### REQUIREMENT
Reproduce each of the following rows word for word, with no changes.

### TASK MATERIAL
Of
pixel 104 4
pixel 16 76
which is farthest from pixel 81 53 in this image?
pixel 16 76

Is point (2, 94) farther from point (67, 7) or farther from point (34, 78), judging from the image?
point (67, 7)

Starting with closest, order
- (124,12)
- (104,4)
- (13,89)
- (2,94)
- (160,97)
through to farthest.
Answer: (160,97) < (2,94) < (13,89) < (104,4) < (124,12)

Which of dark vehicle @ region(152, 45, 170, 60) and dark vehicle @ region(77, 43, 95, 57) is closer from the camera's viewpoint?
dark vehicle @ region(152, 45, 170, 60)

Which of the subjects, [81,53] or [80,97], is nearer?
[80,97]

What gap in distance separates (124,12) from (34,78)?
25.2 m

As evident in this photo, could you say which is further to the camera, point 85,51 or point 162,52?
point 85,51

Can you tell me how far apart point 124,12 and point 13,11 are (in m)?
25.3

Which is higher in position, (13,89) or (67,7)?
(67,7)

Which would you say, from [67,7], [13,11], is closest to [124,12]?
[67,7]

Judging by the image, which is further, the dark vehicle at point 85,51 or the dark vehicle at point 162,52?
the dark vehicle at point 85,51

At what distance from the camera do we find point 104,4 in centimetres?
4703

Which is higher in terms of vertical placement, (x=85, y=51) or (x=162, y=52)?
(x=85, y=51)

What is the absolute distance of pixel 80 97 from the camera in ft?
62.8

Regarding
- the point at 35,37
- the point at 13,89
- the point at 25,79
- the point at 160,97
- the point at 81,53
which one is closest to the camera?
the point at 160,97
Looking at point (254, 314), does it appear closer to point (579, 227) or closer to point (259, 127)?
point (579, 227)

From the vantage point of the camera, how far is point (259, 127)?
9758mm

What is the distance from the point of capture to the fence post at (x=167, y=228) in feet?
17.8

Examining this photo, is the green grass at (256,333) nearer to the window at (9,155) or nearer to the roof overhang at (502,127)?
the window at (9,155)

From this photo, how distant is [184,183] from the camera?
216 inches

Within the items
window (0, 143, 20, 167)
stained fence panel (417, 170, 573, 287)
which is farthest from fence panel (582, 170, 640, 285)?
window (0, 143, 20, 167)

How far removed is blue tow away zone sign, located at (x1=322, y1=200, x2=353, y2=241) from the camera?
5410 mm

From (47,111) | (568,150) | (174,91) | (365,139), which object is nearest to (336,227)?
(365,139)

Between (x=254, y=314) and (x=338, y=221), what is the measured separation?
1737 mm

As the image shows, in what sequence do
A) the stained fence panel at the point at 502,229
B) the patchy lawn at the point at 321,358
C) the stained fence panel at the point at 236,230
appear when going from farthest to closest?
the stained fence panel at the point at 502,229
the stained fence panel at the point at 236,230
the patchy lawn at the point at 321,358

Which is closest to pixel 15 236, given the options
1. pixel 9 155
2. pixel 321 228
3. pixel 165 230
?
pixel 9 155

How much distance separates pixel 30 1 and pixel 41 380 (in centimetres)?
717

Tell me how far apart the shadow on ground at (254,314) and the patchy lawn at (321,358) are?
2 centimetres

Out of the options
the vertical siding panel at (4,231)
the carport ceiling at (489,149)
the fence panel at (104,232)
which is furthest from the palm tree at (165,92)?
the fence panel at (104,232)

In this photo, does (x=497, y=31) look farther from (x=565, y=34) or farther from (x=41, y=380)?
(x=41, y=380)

### EXERCISE OUTPUT
Of
pixel 104 4
pixel 16 76
which is farthest from pixel 81 53 in this image?
pixel 16 76

Is point (2, 94) farther from point (67, 7) or farther from point (34, 78), judging from the image?
point (67, 7)

Starting with closest, order
- (124,12)
- (104,4)
- (13,89)
- (2,94)
- (160,97)
through to farthest.
Answer: (160,97) < (2,94) < (13,89) < (104,4) < (124,12)

Which of dark vehicle @ region(152, 45, 170, 60) and dark vehicle @ region(77, 43, 95, 57) is closer from the camera's viewpoint?
dark vehicle @ region(152, 45, 170, 60)

Which of the subjects, [81,53] or [80,97], is nearer?
[80,97]

What gap in distance separates (124,12) from (34,78)?
25.2 m

As evident in this photo, could you say which is further to the camera, point 85,51 or point 162,52?
point 85,51

Can you tell me how far apart point 124,12 and point 13,11 are (in m)?
25.3

Which is higher in position, (13,89) or (67,7)?
(67,7)

Which would you say, from [67,7], [13,11], is closest to [124,12]?
[67,7]

Judging by the image, which is further, the dark vehicle at point 85,51 or the dark vehicle at point 162,52?
the dark vehicle at point 85,51

At what distance from the camera do we find point 104,4 in centimetres?
4703

Which is higher in terms of vertical placement, (x=85, y=51) or (x=162, y=52)?
(x=85, y=51)

What is the absolute distance of pixel 80 97 from the camera in ft?
62.8

Regarding
- the point at 35,37
- the point at 13,89
- the point at 25,79
- the point at 160,97
- the point at 81,53
which one is closest to the camera?
the point at 160,97
Looking at point (254, 314), does it appear closer to point (579, 227) or closer to point (259, 127)?
point (579, 227)

From the vantage point of the camera, how far is point (259, 127)?
9758mm

What is the distance from the point of capture to the fence post at (x=167, y=228) in feet?
17.8

Examining this photo, is the green grass at (256,333) nearer to the window at (9,155) or nearer to the roof overhang at (502,127)?
the window at (9,155)

From this photo, how distant is [184,183] from the camera?
216 inches

Within the items
window (0, 143, 20, 167)
stained fence panel (417, 170, 573, 287)
which is farthest from fence panel (582, 170, 640, 285)?
window (0, 143, 20, 167)

How far removed is blue tow away zone sign, located at (x1=322, y1=200, x2=353, y2=241) from the camera?
5410 mm

From (47,111) | (568,150) | (174,91) | (365,139), which object is nearest to (336,227)?
(365,139)

Between (x=254, y=314) and (x=338, y=221), what is the measured separation?
1737 mm

As the image shows, in what sequence do
A) the stained fence panel at the point at 502,229
B) the patchy lawn at the point at 321,358
C) the stained fence panel at the point at 236,230
appear when going from farthest to closest?
the stained fence panel at the point at 502,229
the stained fence panel at the point at 236,230
the patchy lawn at the point at 321,358

Which is closest to pixel 15 236, given the options
1. pixel 9 155
2. pixel 321 228
3. pixel 165 230
?
pixel 9 155

How much distance separates pixel 30 1 and pixel 41 380 (in centimetres)?
717

Tell me how far apart the shadow on ground at (254,314) and the patchy lawn at (321,358) are?
2 centimetres

Out of the options
the vertical siding panel at (4,231)
the carport ceiling at (489,149)
the fence panel at (104,232)
which is furthest from the palm tree at (165,92)?
the fence panel at (104,232)

In this photo, does (x=497, y=31) look farther from (x=565, y=34) or farther from (x=41, y=380)?
(x=41, y=380)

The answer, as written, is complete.